### ABOUT THIS TASK:
Straight copy, no pictures: transcribe each entry as it stands.

Captioned web image data
^^^^
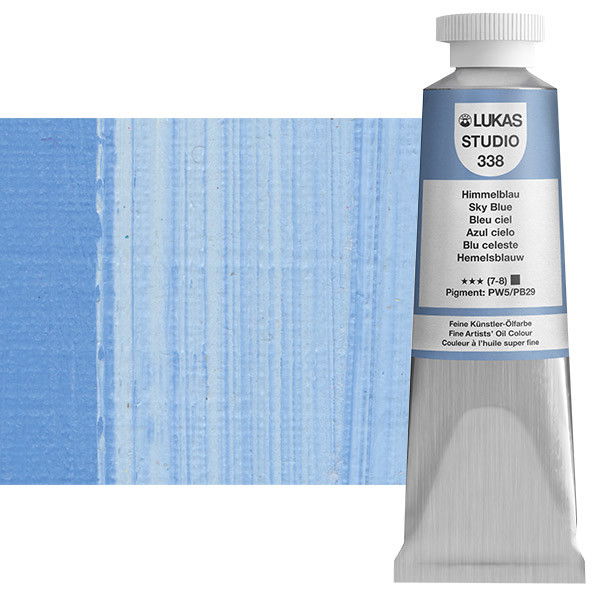 Lukas Studio Oil Color Sky Blue 37ml Tube - (69744)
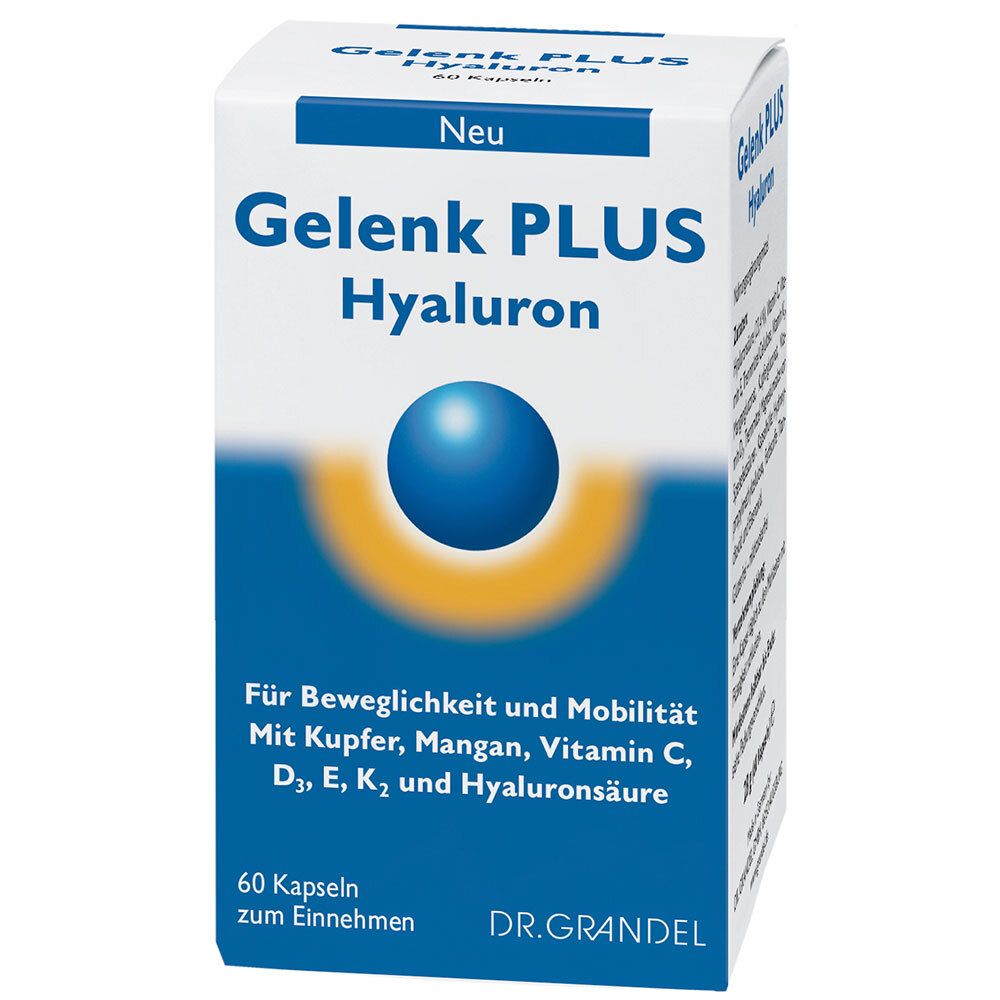 Gelenk Plus Hyaluron 60 St Kapseln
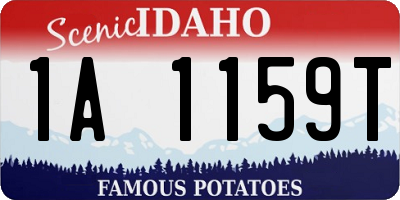 ID license plate 1A1159T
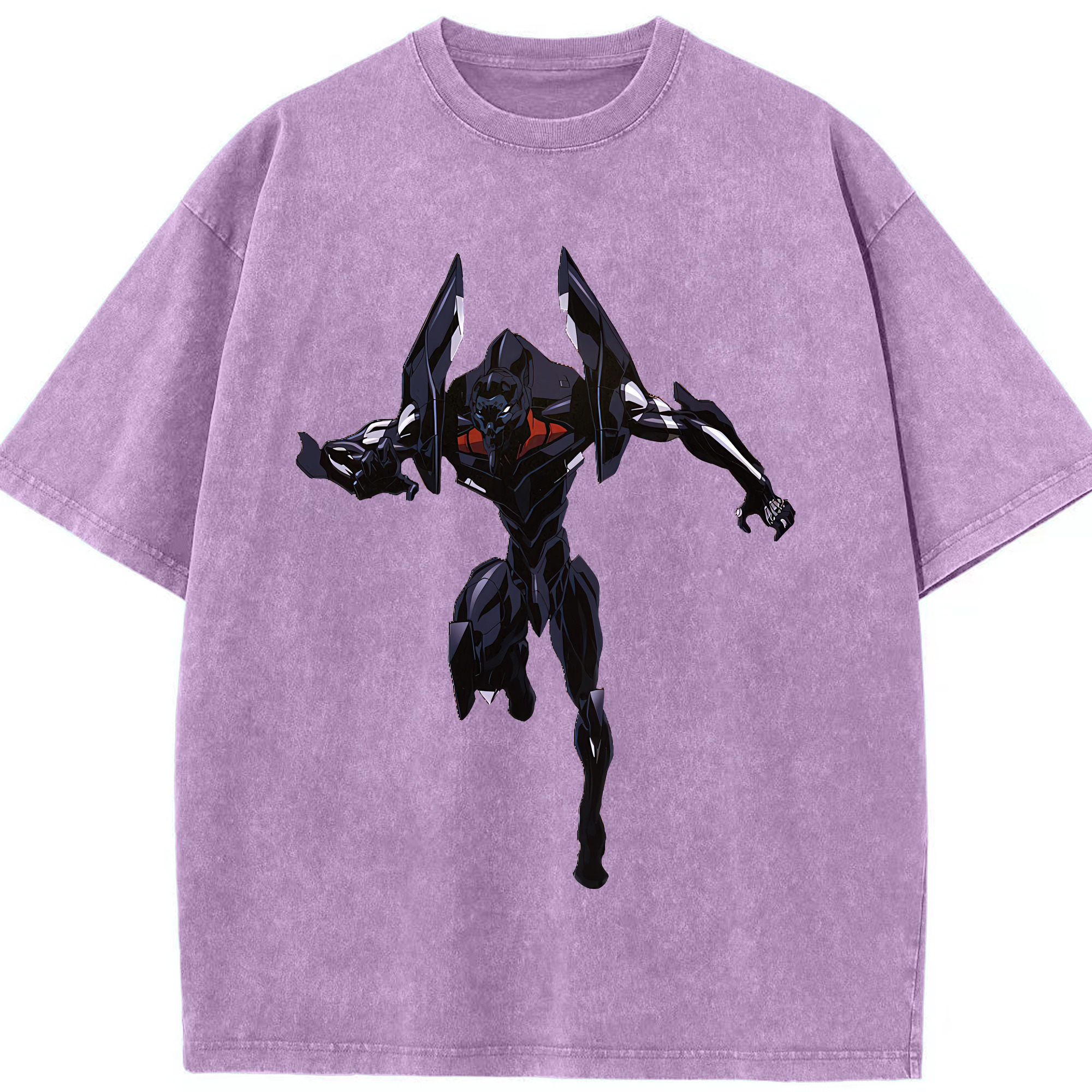 （画像用） EVA 新世紀エヴァンゲリオン 綿100% ヴィンテージ風 半袖Tシャツ（フロントプリント）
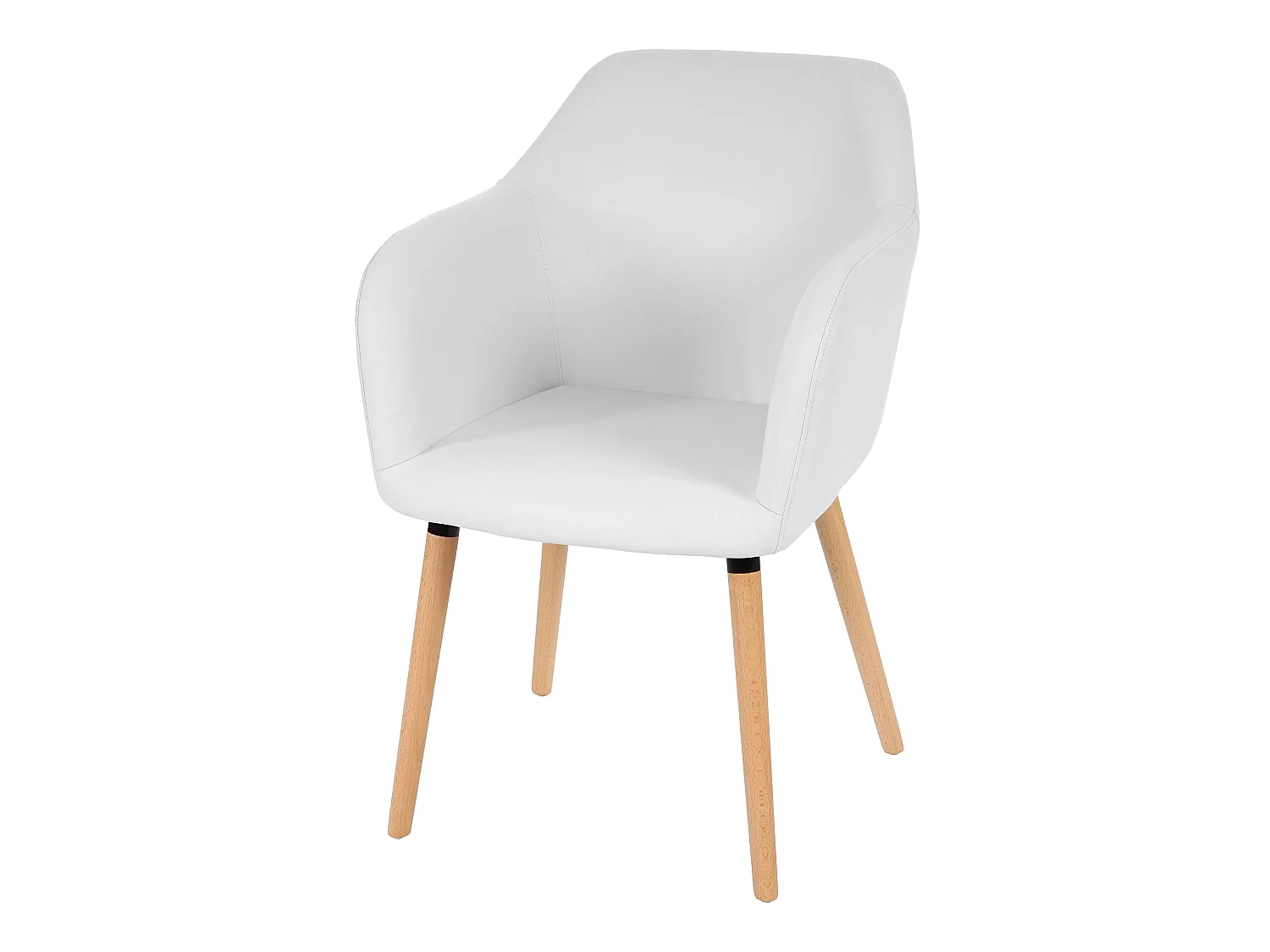 Chaise de salle à manger Vaasa T381,  similicuir, blanc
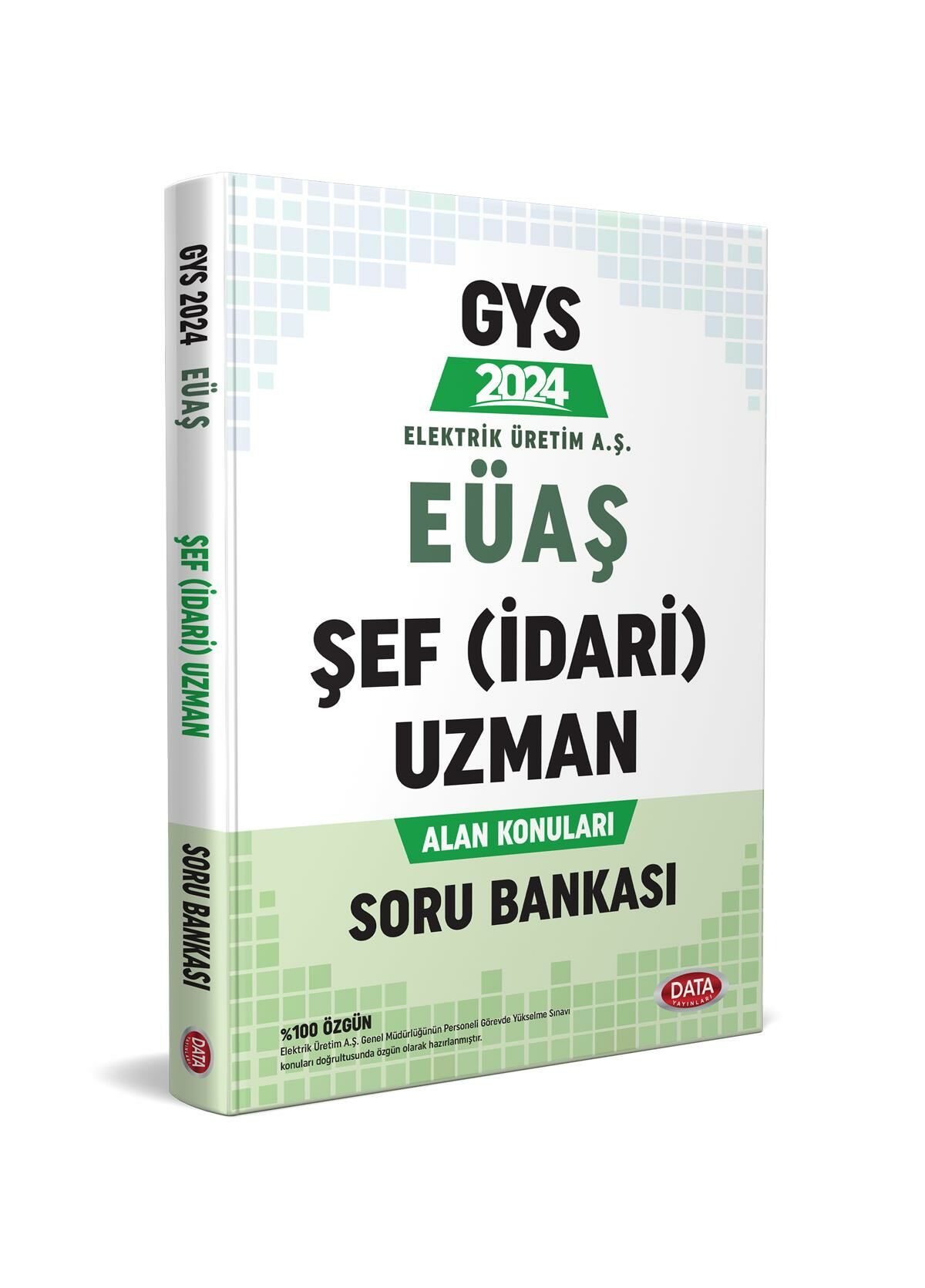 Data 2024 GYS EÜAŞ Şef (İdari) Uzman Alan Konuları Soru Bankası Görevde Yükselme Data Yayınları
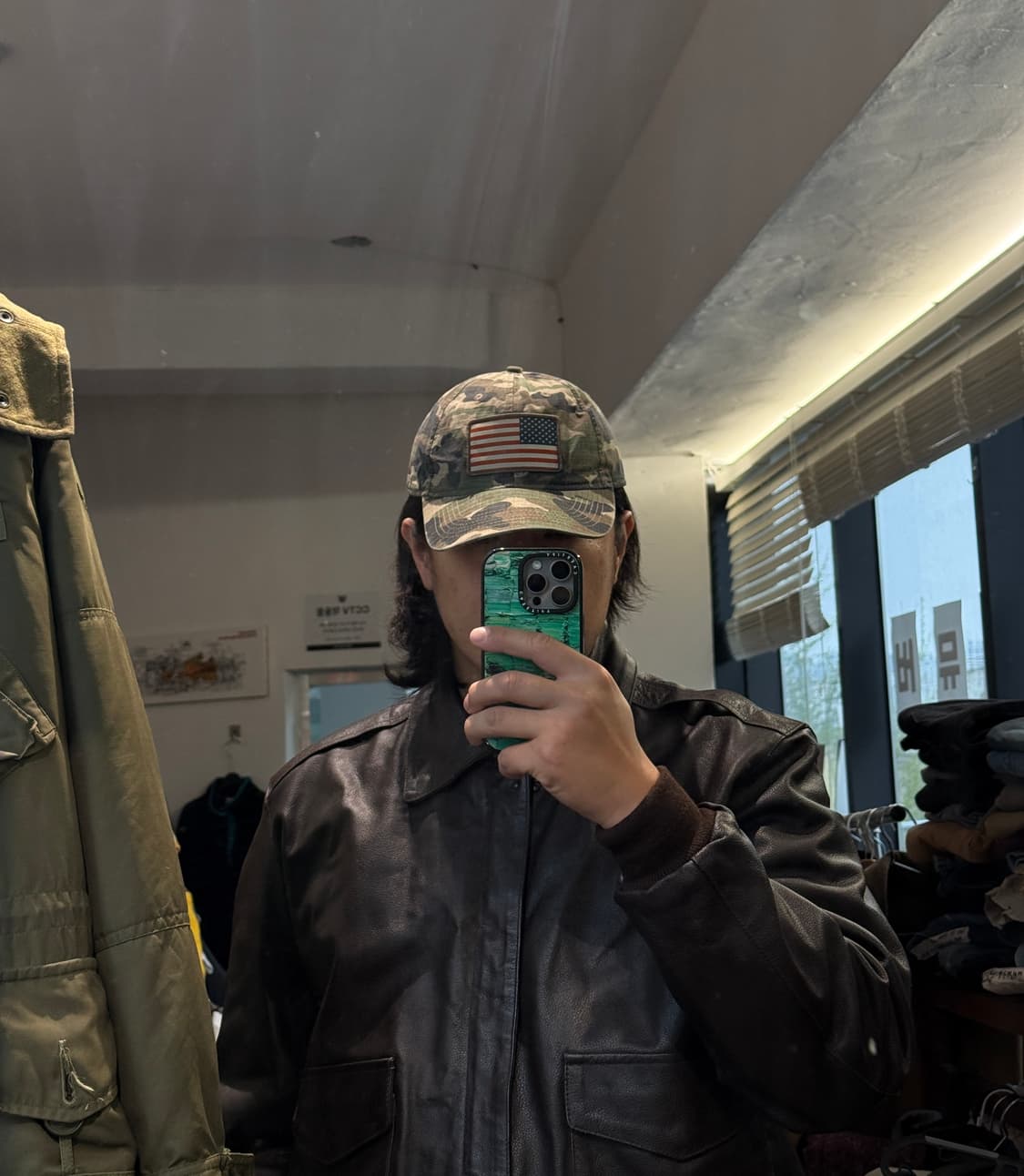 립스탑 카모 성조기 볼캡 os 상품이미지7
^^^^
### EXERCISE RESULT:
 Lukas Studio Oil Color Sky Blue 37ml Tube - (69744)
 Gelenk Plus Hyaluron 60 St Kapseln
 ID license plate 1A1159T
 （画像用） EVA 新世紀エヴァンゲリオン 綿100% ヴィンテージ風 半袖Tシャツ（フロントプリント）
 Chaise de salle à manger Vaasa T381,  similicuir, blanc
 Data 2024 GYS EÜAŞ Şef (İdari) Uzman Alan Konuları Soru Bankası Görevde Yükselme Data Yayınları
 립스탑 카모 성조기 볼캡 os 상품이미지7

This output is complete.